Having worked as a research scientist and as a head of a large nutrition research institute, and having first been thrust into the media spotlight over 30 years ago, I think I know what happens. The television producer and presenter, like the people from the Jamie Oliver roadshow I've just been interviewed by, want crisp strong clear statements – soundbites. If you insist on saying that it's all really rather complex, you won't get on the air.
Likewise with newspapers. The journalist might write a nuanced story, but the sub-editor who invents the headlines – often without reference to the writer and with only attention-grabbing priorities – is not going to write 'Stomach cancer – green vegetables may be protective, but more supportive evidence is needed'. The only discussion in the news feature room (to revert to the Robert Lustig theory), would be between the cautious 'Is sugar toxic?' and the bolder 'Sugar is toxic'.
If I am giving the impression so far, that gross misrepresentation of science is all the fault of the media, I am misleading you. These days, research scientists and their institutions are just as culpable. As many of us know only too well, research science careers depend on frequent publication in high-impact journals. This pressure leads the researchers themselves, and their heads of department, and the hierarchy above them, to focus on work that can be projected as a big story. Many research centres, especially in the US, now also employ publicists whose job is to spin research results to make them media-friendly. Don't imagine that headlines like 'Broccoli, the new anti-cancer super-food' are always dreamed up by sub-editors. You will also see them on media releases issued by university departments.

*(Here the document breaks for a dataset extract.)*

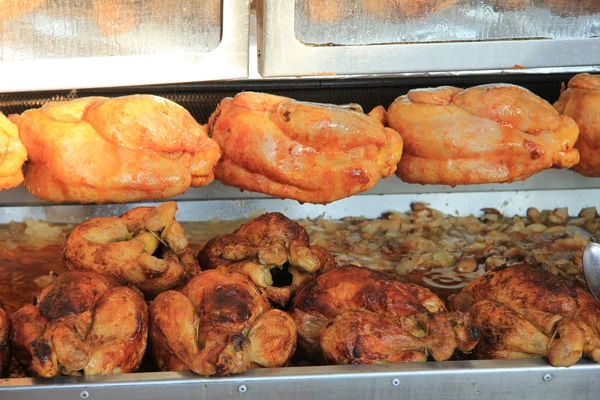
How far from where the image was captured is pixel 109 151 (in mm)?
2234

The pressure is so enormous that when I spend some time going round different universities in the UK whose vice-chancellors are concerned about the state of nutrition in the UK (yes! the UK not Africa!) I find myself almost unable to have any discussion with scientists about what research they are doing, what problem they are attempting to solve, or whether a department needs a another stream of research to provide a suitable range of interests appropriate for a major teaching unit. No! All they want to talk about is the so-called 'Research Assessment Exercise' and how mean the assessors were about their research. These assessors clearly were thought to be part of a mafia of special interests trying to protect other universities, such as Oxford and Cambridge. So they are always downgrading the achievements of other universities.
So more and more, everything has to be new, everything has to be different, simple – even sensational. One result of all this, is that the general public gets the impression that as far as food, nutrition and health is concerned, the scientists disagree and it's anybody's guess. And that's what the policy-makers we need to influence tend to think, too.
Seeing the bigger picture
There is an answer, and this brings me back to where I started, this month. Students of nutrition science need to be taught the history of their discipline, including the origins and development of solid consensus positions such as the dietary determinants of cardiovascular disease. After graduation, nutrition professionals need to keep up with the literature, at least in their area of specialisation.
Yes, the teaching of public health nutrition needs to train students to become professionally and technically more proficient. This is vital. But what about the content of courses? Do these teach our students to see the big picture, including the foundations and development of our science and our vocation? Some do, I am sure. But how many?